WHAT THE EXERCISE ASKS
Which lines in the entries below contain the string "shop", matching its case? Pick out each of those lines and copy it in full.

TASK INPUTS
= = = = = = =
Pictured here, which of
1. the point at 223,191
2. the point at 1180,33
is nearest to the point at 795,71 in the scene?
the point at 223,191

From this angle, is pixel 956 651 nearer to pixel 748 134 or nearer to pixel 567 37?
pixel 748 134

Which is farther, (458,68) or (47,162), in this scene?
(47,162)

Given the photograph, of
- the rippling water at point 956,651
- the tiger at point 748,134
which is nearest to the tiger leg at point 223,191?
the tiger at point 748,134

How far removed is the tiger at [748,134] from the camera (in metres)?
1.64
= = = = = = =
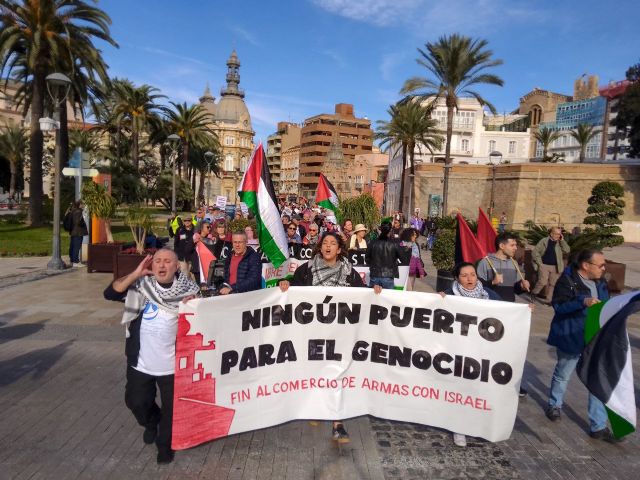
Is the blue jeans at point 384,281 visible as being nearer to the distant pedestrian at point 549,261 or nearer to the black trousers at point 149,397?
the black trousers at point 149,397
= = = = = = =
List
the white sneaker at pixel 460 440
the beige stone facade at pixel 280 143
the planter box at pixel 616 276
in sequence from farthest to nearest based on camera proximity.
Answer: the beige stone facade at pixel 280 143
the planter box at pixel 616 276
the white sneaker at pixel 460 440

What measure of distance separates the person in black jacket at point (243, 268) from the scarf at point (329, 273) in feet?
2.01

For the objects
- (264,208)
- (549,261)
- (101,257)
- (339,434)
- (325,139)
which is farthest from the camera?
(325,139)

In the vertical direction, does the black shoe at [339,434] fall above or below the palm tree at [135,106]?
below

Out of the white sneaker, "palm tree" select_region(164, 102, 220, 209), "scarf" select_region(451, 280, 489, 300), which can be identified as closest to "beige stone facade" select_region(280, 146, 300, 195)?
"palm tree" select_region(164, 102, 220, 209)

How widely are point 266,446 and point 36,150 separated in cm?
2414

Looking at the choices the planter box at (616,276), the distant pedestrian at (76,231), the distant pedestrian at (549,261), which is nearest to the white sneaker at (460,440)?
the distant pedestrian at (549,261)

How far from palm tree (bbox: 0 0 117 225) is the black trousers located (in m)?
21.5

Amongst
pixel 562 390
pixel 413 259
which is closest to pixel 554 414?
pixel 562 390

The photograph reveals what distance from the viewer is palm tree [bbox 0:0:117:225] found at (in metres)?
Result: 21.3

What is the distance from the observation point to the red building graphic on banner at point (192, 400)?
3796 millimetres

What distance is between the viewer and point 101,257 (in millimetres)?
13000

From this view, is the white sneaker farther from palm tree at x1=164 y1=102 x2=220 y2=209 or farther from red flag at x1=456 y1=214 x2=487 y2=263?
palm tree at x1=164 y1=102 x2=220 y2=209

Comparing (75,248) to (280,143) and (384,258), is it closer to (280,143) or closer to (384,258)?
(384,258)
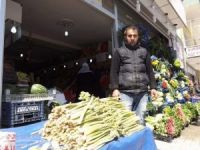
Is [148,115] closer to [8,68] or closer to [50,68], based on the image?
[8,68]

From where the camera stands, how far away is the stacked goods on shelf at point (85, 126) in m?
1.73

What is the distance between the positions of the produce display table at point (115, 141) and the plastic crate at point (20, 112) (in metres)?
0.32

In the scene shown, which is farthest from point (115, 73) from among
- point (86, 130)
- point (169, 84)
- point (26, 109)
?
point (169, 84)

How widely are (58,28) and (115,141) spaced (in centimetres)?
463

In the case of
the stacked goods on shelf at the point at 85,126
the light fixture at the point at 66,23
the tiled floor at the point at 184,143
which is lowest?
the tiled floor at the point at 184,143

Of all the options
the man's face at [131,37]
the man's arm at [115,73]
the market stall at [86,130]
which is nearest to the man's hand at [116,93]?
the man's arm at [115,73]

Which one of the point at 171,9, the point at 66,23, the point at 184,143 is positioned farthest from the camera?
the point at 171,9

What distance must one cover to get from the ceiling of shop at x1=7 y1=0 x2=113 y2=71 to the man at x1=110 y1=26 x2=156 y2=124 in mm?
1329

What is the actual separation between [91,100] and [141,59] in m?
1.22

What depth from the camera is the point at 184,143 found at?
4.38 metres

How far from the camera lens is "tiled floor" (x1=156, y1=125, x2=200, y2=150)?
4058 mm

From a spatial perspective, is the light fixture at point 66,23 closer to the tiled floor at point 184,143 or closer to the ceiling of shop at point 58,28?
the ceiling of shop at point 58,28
= = = = = = =
ANSWER TO THE PROBLEM
What distance must one cover to get from the ceiling of shop at x1=7 y1=0 x2=113 y2=71 to the man at x1=110 y1=26 x2=156 y2=124 in mm?
From a spatial perspective, is the light fixture at point 66,23 closer to the tiled floor at point 184,143 or closer to the ceiling of shop at point 58,28?
the ceiling of shop at point 58,28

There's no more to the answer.